Reading passage:
8800GTX - strange global memory problem... :( memory copy host->device->device->host

RekoD · September 26, 2008, 8:50am

Hi All!

The test task is simple:

create 2 buffers in host memory (pinned)
create 2 buffers in device global memory (cudaMalloc)
load text file (~50Mb) to host in_buffer_host
transfer it to the device: in_buffer_host → in_buffer_device
transfer inside device (kernel function, 1 block 1 thread): in_buffer_device → out_buffer_device
transfer back to the host: out_buffer_device → out_buffer_host
write out_buffer_host to another file

But if I copy 50Mb - output file contains zeroes :(

If I copy ~10Mb or ~15Mb - test passes!

Are there some global memory access limitations?

Could you please explain what’s wrong with the following code?

Full source code here:

// includes, system

#include <stdlib.h>

#include <stdio.h>

#include <string.h>

#include <math.h>

#include <time.h>

#include <windows.h>

// includes, project

#include <cutil.h>

#include <cuda.h>

#define NUM_BLOCKS 1

#define NUM_THREADS 1

__global__ void Copy(char *from, char *to, int n)

{

     for(int i=0; i < n; i++) to[i] = from[i];

}

int main(int argc, char** argv)

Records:
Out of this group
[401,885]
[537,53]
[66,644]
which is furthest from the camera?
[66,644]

Set problem 1:
Answer the following about the 8800GTX forum post:
(a) About how large is the text file that is loaded into host memory?
(b) What does the output file contain when 50Mb is copied?
(c) To what value is NUM_THREADS defined in the source code?
Set problem 2: Summarize the 8800GTX forum post in two sentences.
Set problem 3: Repeat the passage of the 8800GTX forum post starting at "load text file" and ending at "memory access limitations?".

Expected answer 1:
(a) About 50Mb.
(b) Zeroes.
(c) 1.

Expected answer 2: The poster describes a test that loads a text file of about 50Mb into pinned host memory, transfers it to device global memory, copies it within the device using a kernel with one block and one thread, and transfers it back to the host to be written to another file. Copying 50Mb produces an output file of zeroes while copying about 10Mb or 15Mb passes, so the poster asks whether global memory access has limitations and what is wrong with the code.

Expected answer 3:
load text file (~50Mb) to host in_buffer_host
transfer it to the device: in_buffer_host → in_buffer_device
transfer inside device (kernel function, 1 block 1 thread): in_buffer_device → out_buffer_device
transfer back to the host: out_buffer_device → out_buffer_host
write out_buffer_host to another file

But if I copy 50Mb - output file contains zeroes :(

If I copy ~10Mb or ~15Mb - test passes!

Are there some global memory access limitations?